• _AIM OF THE EXERCISE_
Can you convert the material from the line containing "In the picture" through the line containing "1243 centimetres" into a two-column CSV with the columns "text" and "answer", one row per text-and-answer pair, with each value in a single quoted field and line breaks replaced by spaces?

(Rows of spatial question data)
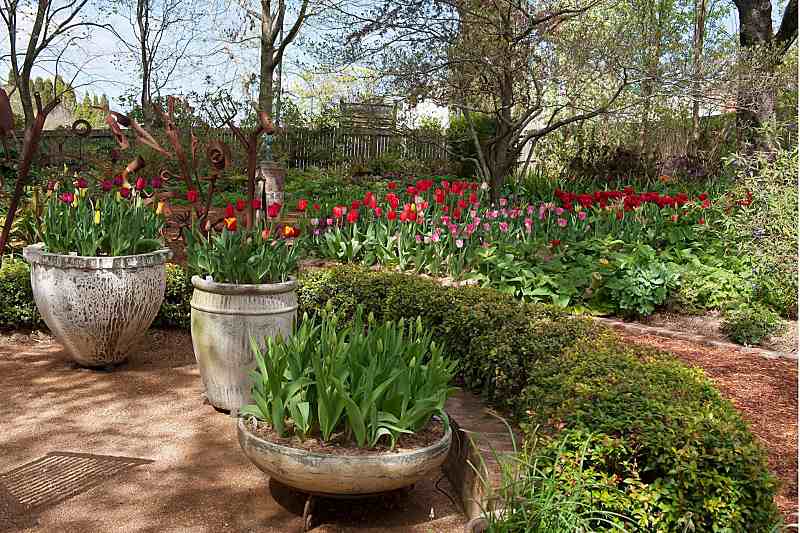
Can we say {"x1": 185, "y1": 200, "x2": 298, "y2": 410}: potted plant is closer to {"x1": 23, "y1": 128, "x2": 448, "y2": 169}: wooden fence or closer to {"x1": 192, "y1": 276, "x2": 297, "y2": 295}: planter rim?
{"x1": 192, "y1": 276, "x2": 297, "y2": 295}: planter rim

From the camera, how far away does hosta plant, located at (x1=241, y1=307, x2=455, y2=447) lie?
2.81 m

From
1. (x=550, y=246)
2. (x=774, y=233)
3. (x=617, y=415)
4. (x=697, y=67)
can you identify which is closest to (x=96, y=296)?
(x=617, y=415)

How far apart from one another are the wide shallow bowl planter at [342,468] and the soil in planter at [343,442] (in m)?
0.04

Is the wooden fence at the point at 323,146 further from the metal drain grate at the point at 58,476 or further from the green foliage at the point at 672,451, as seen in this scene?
the green foliage at the point at 672,451

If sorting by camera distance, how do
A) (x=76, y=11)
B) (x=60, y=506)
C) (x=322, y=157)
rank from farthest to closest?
(x=322, y=157), (x=76, y=11), (x=60, y=506)

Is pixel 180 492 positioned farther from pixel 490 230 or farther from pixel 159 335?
pixel 490 230

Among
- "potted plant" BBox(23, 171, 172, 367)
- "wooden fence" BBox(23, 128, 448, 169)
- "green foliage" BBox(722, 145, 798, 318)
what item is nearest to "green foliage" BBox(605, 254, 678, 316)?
"green foliage" BBox(722, 145, 798, 318)

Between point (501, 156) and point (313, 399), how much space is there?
22.8 ft

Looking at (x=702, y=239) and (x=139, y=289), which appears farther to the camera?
(x=702, y=239)

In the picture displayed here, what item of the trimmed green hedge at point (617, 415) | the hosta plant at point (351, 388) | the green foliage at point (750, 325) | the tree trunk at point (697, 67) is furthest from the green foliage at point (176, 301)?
the tree trunk at point (697, 67)

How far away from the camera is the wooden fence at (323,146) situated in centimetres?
1648

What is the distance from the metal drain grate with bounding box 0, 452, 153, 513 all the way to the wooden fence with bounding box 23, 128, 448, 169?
1243 centimetres

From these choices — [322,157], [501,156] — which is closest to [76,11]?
[322,157]

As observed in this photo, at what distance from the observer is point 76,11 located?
49.4 feet
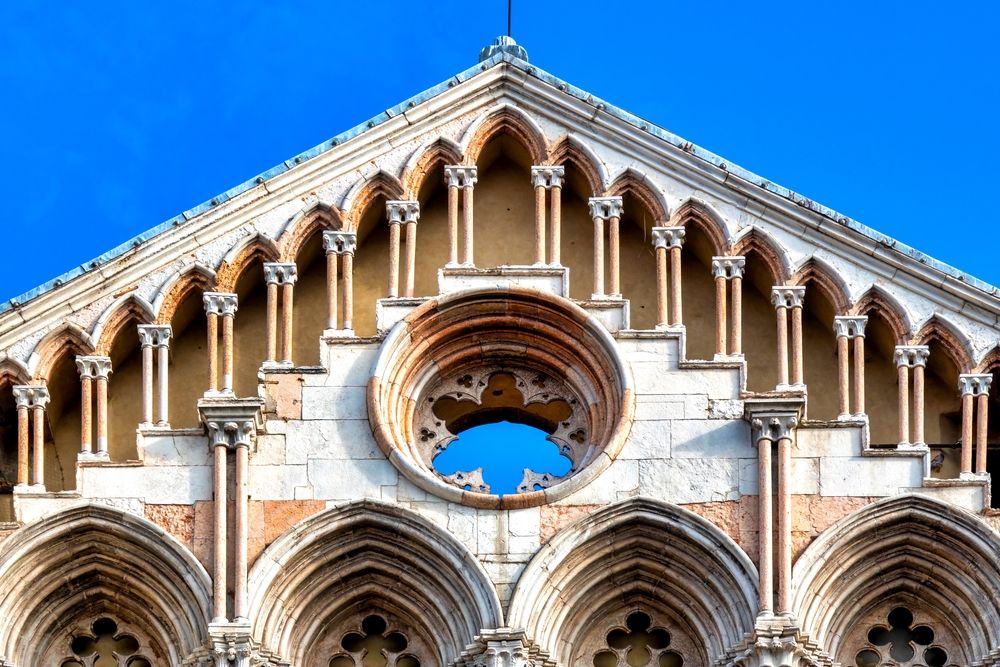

• _RESPONSE TO THIS TASK_
text,answer
"In the picture displayed here, what item of the trimmed green hedge at point (617, 415) | the hosta plant at point (351, 388) | the green foliage at point (750, 325) | the tree trunk at point (697, 67) is furthest from the green foliage at point (176, 301)?","the tree trunk at point (697, 67)"
"How far away from the camera is the wooden fence at (323,146) situated in centimetres?","1648"
"What is the distance from the metal drain grate with bounding box 0, 452, 153, 513 all the way to the wooden fence with bounding box 23, 128, 448, 169?","1243 centimetres"